The ceremonious machinery of a royal birth now moved inexorably into gear. In mid-February the Venetian ambassador “congratulated the king on the queen’s pregnancy” and on the 26th a warrant was issued for the materials needed to refurbish “our nursery, God willing”. Soon after, the court moved to Greenwich and the queen began herfor-mal confinement. Henry - like many expectant fathers - flung himself into preparations. First he turned his mind to the important business of the christening. The precedents of his own birth and those of his siblings were pored over and the Ryalle Book consulted. He signed the necessary warrant on March 12. This ordered the supply of red cloth to cover the steps of the font and “cypress” to line it. The font itself was to be the great silver font of Canterbury, in which the baby Henry had been plunged by Bishop Foxe. The warrant was dated at Greenwich in “the first year of our reign”. But the day - that all-important day when Catherine would be delivered - was left blank.
That day never came. It was not for want of waiting. For calculations in these matters were never precise. Thus, probably, Henry consoled himself as Catherine remained in her courtly purdah for March. And April. And on into May.
But then he snapped. He had not had sex with Catherine since she entered her darkened, tapestry-hung chamber in early March, and his patience was exhausted. Moreover, inside the birthing chamber - impenetrable to men - the truth was dawning on the queen’s terrified entourage. For her “right heavy belly” began to go down of its own accord.
Wise after the event, the newly arrived Spanish ambassador, Luis Caroz, railed at the folly of supposed experts who would “affirm that a menstruating woman was pregnant and ... make her withdraw publicly for her delivery”.
But that did not solve the problem of how to break the news to Henry. Finally it was probably Catherine herself who plucked up the courage. Her pregnancy had been a false one. Henry had been misled into taking part in a very public and humiliating farce.
There was also the problem of going public with the news and what spin to put upon it. This exercised all those in the know. Ambassador Caroz first discussed it with the council. And then, in view of the delicacy of the matter, he had an audience with Henry. Finally, as governments usually do in such circumstances, they decided to lie. The queen, it was blandly announced, had suffered a miscarriage. The “news” was current in London in the first week of June, and on the eighth the Venetian ambassador reported it in despatches: “The queen”, he wrote, “has had a miscarriage, to the great sorrow of everyone.” “They are forming fresh projects,” he added, somewhat mysteriously.
But it was not only the government that lied. So did Catherine. And to her own father, to whom she repeated the official line in a letter written in her own hand.

______________________________

In the passage about Catherine's false pregnancy, which font did the March 12 warrant name for the christening? The material plays no part in this.

______________________________

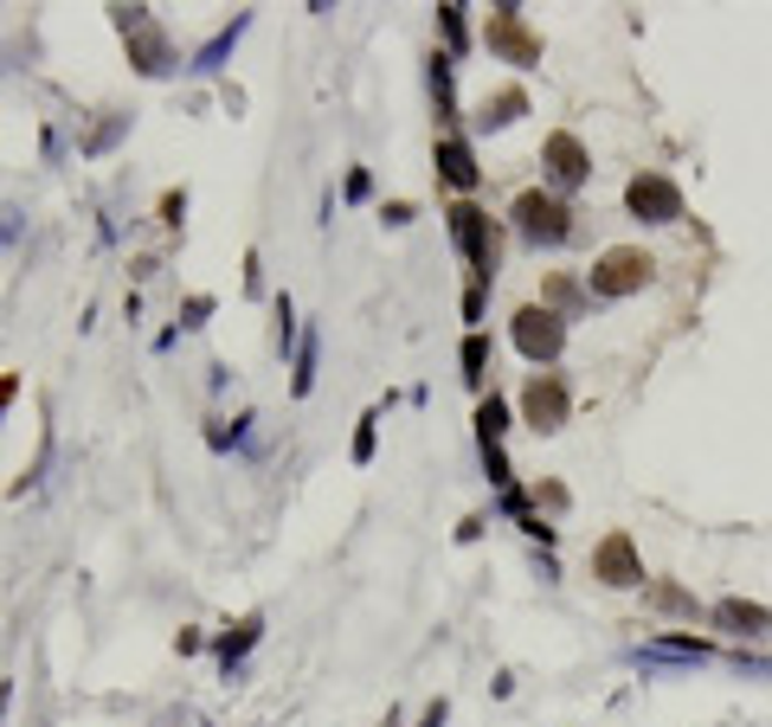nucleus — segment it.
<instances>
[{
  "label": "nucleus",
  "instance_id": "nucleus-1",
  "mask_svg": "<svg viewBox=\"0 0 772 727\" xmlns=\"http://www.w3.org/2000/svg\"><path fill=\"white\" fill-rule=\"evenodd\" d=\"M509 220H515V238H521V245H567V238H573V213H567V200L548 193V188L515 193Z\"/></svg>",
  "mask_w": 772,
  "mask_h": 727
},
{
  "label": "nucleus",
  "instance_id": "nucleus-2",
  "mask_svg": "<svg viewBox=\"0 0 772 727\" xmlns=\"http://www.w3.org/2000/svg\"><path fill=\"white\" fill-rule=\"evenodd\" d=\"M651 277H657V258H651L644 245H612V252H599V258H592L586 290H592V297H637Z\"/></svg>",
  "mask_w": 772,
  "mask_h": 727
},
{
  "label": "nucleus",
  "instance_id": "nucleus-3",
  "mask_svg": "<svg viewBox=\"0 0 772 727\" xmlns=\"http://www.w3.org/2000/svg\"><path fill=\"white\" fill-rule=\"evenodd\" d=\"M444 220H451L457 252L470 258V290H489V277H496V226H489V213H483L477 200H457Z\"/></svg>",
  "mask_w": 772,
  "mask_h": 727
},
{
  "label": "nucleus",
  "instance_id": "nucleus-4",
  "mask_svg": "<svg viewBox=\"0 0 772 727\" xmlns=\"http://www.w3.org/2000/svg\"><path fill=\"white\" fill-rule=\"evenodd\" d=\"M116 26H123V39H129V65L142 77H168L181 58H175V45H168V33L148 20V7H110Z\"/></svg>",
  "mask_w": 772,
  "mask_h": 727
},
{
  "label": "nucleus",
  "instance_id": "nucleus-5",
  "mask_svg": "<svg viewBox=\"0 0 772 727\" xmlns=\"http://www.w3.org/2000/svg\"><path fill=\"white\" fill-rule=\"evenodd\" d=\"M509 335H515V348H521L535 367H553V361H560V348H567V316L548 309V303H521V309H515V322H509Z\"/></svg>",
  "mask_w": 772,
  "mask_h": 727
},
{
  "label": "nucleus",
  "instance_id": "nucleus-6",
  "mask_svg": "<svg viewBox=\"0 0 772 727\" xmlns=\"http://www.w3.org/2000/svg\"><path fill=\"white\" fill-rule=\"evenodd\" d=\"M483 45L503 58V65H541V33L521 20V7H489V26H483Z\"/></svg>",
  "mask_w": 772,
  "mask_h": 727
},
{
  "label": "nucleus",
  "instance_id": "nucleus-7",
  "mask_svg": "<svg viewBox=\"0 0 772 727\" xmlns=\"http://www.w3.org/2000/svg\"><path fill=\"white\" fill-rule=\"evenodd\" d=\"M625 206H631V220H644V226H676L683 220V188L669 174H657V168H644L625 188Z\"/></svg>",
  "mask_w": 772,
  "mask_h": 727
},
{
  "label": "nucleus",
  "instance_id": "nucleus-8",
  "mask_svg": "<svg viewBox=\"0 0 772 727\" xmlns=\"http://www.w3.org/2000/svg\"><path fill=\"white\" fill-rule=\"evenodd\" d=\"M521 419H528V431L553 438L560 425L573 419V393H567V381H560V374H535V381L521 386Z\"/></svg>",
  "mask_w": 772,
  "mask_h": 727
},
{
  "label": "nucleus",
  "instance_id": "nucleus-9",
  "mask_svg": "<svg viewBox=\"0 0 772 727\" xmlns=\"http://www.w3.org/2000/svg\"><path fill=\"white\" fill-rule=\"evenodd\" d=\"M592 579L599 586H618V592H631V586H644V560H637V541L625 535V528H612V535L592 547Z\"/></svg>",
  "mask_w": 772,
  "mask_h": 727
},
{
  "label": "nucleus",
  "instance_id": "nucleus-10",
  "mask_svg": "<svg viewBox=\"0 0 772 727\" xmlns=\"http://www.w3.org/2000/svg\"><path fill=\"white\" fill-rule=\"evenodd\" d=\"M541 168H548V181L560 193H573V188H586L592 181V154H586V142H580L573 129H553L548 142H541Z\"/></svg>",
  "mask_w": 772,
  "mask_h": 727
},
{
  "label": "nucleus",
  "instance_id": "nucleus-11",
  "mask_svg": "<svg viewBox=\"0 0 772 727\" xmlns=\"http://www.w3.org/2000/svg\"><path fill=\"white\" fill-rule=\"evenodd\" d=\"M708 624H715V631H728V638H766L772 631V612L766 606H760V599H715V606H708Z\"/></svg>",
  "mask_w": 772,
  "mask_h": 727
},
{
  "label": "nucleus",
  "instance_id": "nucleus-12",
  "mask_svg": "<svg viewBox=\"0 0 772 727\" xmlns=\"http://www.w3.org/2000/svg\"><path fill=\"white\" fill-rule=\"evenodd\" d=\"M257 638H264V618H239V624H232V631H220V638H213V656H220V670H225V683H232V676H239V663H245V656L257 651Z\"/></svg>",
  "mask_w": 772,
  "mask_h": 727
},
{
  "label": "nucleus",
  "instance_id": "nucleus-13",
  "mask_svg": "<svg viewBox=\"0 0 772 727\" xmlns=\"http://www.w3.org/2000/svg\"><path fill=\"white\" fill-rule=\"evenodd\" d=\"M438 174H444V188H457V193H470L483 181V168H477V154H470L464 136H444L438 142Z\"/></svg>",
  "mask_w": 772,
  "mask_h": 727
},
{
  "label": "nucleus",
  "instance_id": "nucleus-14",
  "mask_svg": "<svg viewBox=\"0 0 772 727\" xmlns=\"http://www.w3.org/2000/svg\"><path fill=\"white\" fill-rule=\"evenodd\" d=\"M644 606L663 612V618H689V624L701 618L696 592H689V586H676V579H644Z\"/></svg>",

______________________________

RESPONSE TO THE TASK:
The great silver font of Canterbury.